Excerpt provided -
::::
Governments alone will not deliver us peace, nuclear disarmament, or deeper international cooperation and unity. Those goals can only be achieved with pressure from below.

By Joseph Gerson

Editor’s note: The following is based on a speech—entitled “17th Strategy Conference of the Cooperation for Peace: Our Security Can Only Work Together: Ukraine, Russia, and Europe in a Multipolar World”—delivered in Hamburg, Germany on April 28 to Germany’s largest annual peace conference.

The Ukraine War is about far more than Ukraine. It’s not simply a criminal Russian war of aggression, which it is. But as the recent U.S. National Security Strategy informs us, “The post-Cold War era is definitely over, and competition is underway between the major powers to shape what comes next.” The war, its devastations and nuclear threats, and its catastrophic climate fallout are major elements of the collapse of the bi-polar world disorder, the birthing of a new multi-polar order, and the resulting global competition for power and privilege.

The U.S./NATO vs. Russia and U.S. vs. China Cold Wars are classic reincarnations of the Thucydides Trap, the inevitable tensions between rising and declining powers which over history have too often climaxed in catastrophic wars, twice in the 20th century. Such a climax is not inevitable. It can be avoided with pressure from below by our social movements and by Common Security diplomacy, the vision, and elements of which we must play the lead in creating..
::::
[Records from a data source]
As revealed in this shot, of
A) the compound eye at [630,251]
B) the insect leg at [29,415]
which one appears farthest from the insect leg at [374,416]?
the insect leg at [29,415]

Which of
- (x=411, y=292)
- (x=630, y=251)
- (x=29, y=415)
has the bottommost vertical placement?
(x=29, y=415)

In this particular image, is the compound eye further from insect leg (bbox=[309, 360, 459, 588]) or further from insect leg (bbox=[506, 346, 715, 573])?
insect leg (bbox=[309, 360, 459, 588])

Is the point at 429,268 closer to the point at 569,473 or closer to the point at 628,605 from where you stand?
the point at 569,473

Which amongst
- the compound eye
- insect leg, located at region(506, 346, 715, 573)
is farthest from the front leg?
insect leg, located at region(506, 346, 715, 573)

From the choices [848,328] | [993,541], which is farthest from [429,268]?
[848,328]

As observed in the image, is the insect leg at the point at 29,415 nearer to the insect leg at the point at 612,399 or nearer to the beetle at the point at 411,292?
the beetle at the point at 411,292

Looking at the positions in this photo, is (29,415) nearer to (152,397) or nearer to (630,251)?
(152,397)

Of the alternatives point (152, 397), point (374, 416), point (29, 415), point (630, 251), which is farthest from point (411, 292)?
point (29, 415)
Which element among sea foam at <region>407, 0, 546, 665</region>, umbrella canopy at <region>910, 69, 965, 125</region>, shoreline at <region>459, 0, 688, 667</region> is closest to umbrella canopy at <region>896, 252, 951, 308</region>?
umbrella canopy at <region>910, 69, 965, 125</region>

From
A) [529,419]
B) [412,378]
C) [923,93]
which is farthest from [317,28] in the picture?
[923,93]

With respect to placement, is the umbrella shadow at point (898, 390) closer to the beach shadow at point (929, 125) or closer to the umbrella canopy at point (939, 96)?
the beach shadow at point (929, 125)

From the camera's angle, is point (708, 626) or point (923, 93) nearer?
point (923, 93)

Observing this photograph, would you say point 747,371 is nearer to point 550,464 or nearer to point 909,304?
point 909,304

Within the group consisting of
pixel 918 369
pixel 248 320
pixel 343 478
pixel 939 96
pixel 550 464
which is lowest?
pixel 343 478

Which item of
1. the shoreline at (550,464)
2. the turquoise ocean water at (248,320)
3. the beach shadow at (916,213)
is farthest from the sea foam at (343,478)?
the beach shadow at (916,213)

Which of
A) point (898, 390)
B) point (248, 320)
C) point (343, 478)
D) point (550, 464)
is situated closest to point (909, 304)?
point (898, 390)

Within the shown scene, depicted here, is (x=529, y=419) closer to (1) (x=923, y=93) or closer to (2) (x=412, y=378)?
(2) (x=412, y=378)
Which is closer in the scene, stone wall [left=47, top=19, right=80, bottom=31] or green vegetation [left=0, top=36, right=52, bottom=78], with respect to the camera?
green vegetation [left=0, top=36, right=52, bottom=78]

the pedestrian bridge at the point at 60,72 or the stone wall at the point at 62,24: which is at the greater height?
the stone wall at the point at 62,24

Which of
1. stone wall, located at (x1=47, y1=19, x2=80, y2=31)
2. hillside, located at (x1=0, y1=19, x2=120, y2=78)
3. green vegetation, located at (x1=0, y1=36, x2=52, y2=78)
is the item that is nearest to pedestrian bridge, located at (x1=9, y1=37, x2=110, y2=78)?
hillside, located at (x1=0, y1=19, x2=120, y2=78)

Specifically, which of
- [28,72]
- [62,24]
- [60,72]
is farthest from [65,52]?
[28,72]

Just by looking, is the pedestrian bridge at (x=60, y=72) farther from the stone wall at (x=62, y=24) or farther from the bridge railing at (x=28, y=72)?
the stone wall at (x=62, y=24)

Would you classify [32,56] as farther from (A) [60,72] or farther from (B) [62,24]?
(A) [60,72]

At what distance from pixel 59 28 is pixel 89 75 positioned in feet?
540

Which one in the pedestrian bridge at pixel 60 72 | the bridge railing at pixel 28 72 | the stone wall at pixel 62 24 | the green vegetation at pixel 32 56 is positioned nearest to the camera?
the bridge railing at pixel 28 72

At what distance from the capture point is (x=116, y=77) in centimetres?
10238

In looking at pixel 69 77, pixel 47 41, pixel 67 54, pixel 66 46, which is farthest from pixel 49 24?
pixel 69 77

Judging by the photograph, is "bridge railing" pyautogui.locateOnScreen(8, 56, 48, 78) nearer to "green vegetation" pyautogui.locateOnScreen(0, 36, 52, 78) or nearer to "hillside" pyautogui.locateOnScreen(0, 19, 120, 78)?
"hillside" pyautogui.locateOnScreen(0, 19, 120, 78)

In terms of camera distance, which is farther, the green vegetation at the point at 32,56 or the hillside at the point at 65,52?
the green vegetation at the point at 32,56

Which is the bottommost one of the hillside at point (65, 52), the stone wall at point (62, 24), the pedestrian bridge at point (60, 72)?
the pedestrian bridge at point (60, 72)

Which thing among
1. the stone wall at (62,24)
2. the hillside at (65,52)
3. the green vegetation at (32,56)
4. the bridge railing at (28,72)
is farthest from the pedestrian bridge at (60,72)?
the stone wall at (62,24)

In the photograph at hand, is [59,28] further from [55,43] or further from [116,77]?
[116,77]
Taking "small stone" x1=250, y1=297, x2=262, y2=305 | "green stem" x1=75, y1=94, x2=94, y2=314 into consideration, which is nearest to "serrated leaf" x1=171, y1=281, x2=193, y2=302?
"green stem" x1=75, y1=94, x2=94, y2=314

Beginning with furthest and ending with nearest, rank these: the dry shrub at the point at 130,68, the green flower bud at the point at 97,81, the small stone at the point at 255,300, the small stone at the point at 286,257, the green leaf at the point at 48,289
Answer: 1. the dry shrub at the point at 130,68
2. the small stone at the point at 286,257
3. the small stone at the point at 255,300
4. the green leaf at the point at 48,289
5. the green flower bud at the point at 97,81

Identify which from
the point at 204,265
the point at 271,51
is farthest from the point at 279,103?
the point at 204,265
::::
Answer these questions using the excerpt on the Ukraine War:
(a) In what city and on what date was the speech delivered?
(b) Which document does the excerpt quote as saying the post-Cold War era is definitely over?
(c) How many times in the 20th century did tensions between rising and declining powers climax in catastrophic wars?

Right answer -
(a) Hamburg, Germany, on April 28.
(b) The recent U.S. National Security Strategy.
(c) Twice.